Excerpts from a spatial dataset
——

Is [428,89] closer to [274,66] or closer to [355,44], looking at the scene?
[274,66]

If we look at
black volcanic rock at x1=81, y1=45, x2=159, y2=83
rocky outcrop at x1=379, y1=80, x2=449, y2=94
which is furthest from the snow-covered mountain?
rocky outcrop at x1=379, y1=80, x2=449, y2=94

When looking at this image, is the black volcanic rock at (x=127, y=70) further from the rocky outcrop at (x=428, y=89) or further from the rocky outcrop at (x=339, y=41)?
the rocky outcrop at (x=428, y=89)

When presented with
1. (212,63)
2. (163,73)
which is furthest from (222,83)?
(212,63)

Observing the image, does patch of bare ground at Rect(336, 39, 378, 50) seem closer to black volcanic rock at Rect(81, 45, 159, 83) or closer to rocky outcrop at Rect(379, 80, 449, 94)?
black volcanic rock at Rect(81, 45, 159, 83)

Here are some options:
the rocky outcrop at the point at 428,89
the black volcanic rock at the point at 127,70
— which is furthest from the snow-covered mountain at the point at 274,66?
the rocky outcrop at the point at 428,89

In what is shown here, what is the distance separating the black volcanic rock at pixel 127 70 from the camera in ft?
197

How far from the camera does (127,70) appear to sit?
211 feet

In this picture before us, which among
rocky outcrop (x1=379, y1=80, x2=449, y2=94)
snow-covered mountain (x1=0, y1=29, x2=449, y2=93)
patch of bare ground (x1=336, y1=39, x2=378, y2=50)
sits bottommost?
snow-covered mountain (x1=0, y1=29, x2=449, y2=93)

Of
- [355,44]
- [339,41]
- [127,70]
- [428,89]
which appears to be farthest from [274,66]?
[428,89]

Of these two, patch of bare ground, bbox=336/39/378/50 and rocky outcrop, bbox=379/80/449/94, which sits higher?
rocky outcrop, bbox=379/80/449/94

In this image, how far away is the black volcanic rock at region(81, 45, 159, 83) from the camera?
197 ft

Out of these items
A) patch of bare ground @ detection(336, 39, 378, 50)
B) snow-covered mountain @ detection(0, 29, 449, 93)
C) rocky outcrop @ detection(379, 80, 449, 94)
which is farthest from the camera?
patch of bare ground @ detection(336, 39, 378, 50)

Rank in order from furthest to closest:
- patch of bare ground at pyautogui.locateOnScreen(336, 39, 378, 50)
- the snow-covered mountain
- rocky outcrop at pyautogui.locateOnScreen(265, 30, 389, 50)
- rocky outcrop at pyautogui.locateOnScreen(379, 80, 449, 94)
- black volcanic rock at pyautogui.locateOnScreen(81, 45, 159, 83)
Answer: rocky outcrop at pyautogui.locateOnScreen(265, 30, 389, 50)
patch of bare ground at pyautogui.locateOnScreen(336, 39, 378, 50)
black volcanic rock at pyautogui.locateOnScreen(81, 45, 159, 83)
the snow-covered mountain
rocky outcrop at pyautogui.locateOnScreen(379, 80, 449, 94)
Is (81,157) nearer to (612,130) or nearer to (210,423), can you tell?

——

> _Aim_
Render each line of the listing above as an entry in a JSON list of strings, skipping blank lines.

> _Solution for this problem_
[
  "Is [428,89] closer to [274,66] or closer to [355,44], looking at the scene?",
  "[274,66]",
  "If we look at",
  "black volcanic rock at x1=81, y1=45, x2=159, y2=83",
  "rocky outcrop at x1=379, y1=80, x2=449, y2=94",
  "which is furthest from the snow-covered mountain?",
  "rocky outcrop at x1=379, y1=80, x2=449, y2=94",
  "When looking at this image, is the black volcanic rock at (x=127, y=70) further from the rocky outcrop at (x=428, y=89) or further from the rocky outcrop at (x=339, y=41)?",
  "the rocky outcrop at (x=428, y=89)",
  "When presented with",
  "1. (212,63)",
  "2. (163,73)",
  "which is furthest from (222,83)?",
  "(212,63)",
  "Observing the image, does patch of bare ground at Rect(336, 39, 378, 50) seem closer to black volcanic rock at Rect(81, 45, 159, 83) or closer to rocky outcrop at Rect(379, 80, 449, 94)?",
  "black volcanic rock at Rect(81, 45, 159, 83)",
  "Here are some options:",
  "the rocky outcrop at the point at 428,89",
  "the black volcanic rock at the point at 127,70",
  "— which is furthest from the snow-covered mountain at the point at 274,66?",
  "the rocky outcrop at the point at 428,89",
  "In what is shown here, what is the distance separating the black volcanic rock at pixel 127 70 from the camera in ft?",
  "197",
  "How far from the camera does (127,70) appear to sit?",
  "211 feet",
  "In this picture before us, which among",
  "rocky outcrop (x1=379, y1=80, x2=449, y2=94)",
  "snow-covered mountain (x1=0, y1=29, x2=449, y2=93)",
  "patch of bare ground (x1=336, y1=39, x2=378, y2=50)",
  "sits bottommost?",
  "snow-covered mountain (x1=0, y1=29, x2=449, y2=93)",
  "Of",
  "- [355,44]",
  "- [339,41]",
  "- [127,70]",
  "- [428,89]",
  "which appears to be farthest from [274,66]?",
  "[428,89]",
  "Of these two, patch of bare ground, bbox=336/39/378/50 and rocky outcrop, bbox=379/80/449/94, which sits higher?",
  "rocky outcrop, bbox=379/80/449/94",
  "In this image, how far away is the black volcanic rock at region(81, 45, 159, 83) from the camera?",
  "197 ft",
  "Out of these items",
  "A) patch of bare ground @ detection(336, 39, 378, 50)",
  "B) snow-covered mountain @ detection(0, 29, 449, 93)",
  "C) rocky outcrop @ detection(379, 80, 449, 94)",
  "which is farthest from the camera?",
  "patch of bare ground @ detection(336, 39, 378, 50)",
  "Rank in order from furthest to closest:",
  "- patch of bare ground at pyautogui.locateOnScreen(336, 39, 378, 50)",
  "- the snow-covered mountain",
  "- rocky outcrop at pyautogui.locateOnScreen(265, 30, 389, 50)",
  "- rocky outcrop at pyautogui.locateOnScreen(379, 80, 449, 94)",
  "- black volcanic rock at pyautogui.locateOnScreen(81, 45, 159, 83)",
  "Answer: rocky outcrop at pyautogui.locateOnScreen(265, 30, 389, 50)",
  "patch of bare ground at pyautogui.locateOnScreen(336, 39, 378, 50)",
  "black volcanic rock at pyautogui.locateOnScreen(81, 45, 159, 83)",
  "the snow-covered mountain",
  "rocky outcrop at pyautogui.locateOnScreen(379, 80, 449, 94)",
  "Is (81,157) nearer to (612,130) or nearer to (210,423), can you tell?"
]